= Katarina Benzova =

Slovenka-born photographer

Katarina Benzova (born 1987) is a Slovak photographer known for her work with Guns N' Roses and other rock bands.

==Career==

Benzova was born in Liptovsky Mikulas, Slovakia, in 1987. Her professional photography career began in 2010 when she was given the opportunity to go on tour with Guns N' Roses. She has also worked with bands like KISS, The Rolling Stones, Aerosmith, Def Leppard, Mötley Crüe, Bad Company, Lynyrd Skynyrd, Courtney Love, Thin Lizzy, Motörhead, Van Halen, ZZ Top, Marilyn Manson, KORN, Jane's Addiction, Alice In Chains, The Kills, The Cult, Billy Idol and many more.

With her working relationship with Guns N' Roses, it has led her to assignments with AC/DC while Axl Rose handled vocal duties for part of the 'Rock Or Bust' Tour in 2016 and The Dead Daisies while Guns N' Roses members Richard Fortus and Dizzy Reed were part of their line-up.

Benzova's photographs have appeared in publications throughout in both print and online, including Vogue Italia, Rolling Stone Magazine, New York Times, LA Times, Forbes, SPIN Magazine, NME Magazine, Classic Rock Magazine, USA Today, Billboard Magazine, Revolver Magazine, Fox News, NY Daily News, CBS and Ultimate Classic Rock.

She has photographed commercial pictures for Monster Energy, Celestion Speakers, James Trussart Guitars, Asba Swag, Roto Sound and Animals Asia print campaign.

Benzova has presented her work in numerous exhibitions including KISS Exhibition at Hard Rock Hotel in Las Vegas in 2014 and multiple photography exhibitions during Cannes Film Festival. Her photography is often used in tour programs including Guns N' Roses Chinese Democracy, Appetite For Democracy, Not In This Lifetime tour programs as well as KISS programs.
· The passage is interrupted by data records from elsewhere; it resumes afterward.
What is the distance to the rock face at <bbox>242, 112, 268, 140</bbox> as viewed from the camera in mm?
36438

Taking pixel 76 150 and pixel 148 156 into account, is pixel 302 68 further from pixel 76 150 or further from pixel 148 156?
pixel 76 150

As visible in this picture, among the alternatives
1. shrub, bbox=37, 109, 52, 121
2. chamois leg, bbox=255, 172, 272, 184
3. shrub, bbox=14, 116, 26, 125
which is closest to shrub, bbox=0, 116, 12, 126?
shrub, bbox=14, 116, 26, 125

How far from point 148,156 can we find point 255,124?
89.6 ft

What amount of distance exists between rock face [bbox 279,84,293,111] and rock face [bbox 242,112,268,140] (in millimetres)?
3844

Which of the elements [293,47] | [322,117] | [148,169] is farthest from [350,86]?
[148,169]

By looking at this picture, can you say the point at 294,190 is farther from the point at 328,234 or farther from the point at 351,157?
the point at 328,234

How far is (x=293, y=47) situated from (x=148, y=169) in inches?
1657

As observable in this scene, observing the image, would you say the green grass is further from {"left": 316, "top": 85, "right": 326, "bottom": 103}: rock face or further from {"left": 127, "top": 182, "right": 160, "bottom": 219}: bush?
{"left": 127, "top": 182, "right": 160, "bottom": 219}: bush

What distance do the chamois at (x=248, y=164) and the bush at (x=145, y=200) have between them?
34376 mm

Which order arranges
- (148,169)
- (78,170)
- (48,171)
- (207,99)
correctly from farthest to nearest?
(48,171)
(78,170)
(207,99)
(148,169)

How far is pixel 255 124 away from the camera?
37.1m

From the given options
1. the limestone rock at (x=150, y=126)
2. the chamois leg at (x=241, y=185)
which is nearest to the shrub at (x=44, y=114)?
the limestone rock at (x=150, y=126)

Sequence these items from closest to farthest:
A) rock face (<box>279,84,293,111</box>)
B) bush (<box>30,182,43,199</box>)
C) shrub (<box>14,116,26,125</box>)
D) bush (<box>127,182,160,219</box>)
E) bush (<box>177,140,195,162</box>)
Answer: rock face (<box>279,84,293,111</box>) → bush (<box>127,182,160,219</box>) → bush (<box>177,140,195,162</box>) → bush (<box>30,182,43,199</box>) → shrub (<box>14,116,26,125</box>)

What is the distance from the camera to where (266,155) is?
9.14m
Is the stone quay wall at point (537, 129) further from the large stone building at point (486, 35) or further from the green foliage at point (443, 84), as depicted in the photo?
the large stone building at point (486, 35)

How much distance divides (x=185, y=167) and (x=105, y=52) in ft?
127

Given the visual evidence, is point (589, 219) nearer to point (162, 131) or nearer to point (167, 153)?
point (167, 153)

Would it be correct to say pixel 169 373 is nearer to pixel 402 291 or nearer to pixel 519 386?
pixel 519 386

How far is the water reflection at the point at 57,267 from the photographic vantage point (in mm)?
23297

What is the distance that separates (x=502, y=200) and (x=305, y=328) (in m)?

A trip to Cuba in 2015 with The Dead Daisies as one of the first American bands to play there, Benzova published a book and directed a short documentary called Revolucion, based on The Dead Daisies 2015 album.

Her photography has also been used for album artwork including Sebastian Bach/Apachalypes Now, The Dead Daisies Face I Love and Revolucion.

==Personal projects==

Benzova has used her photography skills to raise money for different charities. She has also done silent auctions of her work for organizations like NAMI, Toys For Tots and Fathers Heart Foundation. She has also donated her time as a photographer for projects like Nelson Mandela: Legacy Of Hope Foundation and The Heroes Project.

In 2015 she co-produced and shot a campaign for Animals Asia that included artists like Anthony Kiedis from Red Hot Chili Peppers, Ozzy and Sharon Osbourne, Simon Le Bon from Duran Duran, Duff McKagan & DJ Ashba from Guns N' Roses, Moby, Matt Lucas and Steve-O.

In 2017 Benzova started her foundation called MISSION 11 where she creates free campaigns for various charity organisations. Other than the Animals Asia campaign she did in past she also created campaign for Wolf Conservation Centre in 2016 which was called #StandForWolves working with Axl Rose, Jason Momoa and Lisa Bonet. In 2017 she also became a member of the Board of Advisers for the Wildlife Conservation Film Festival.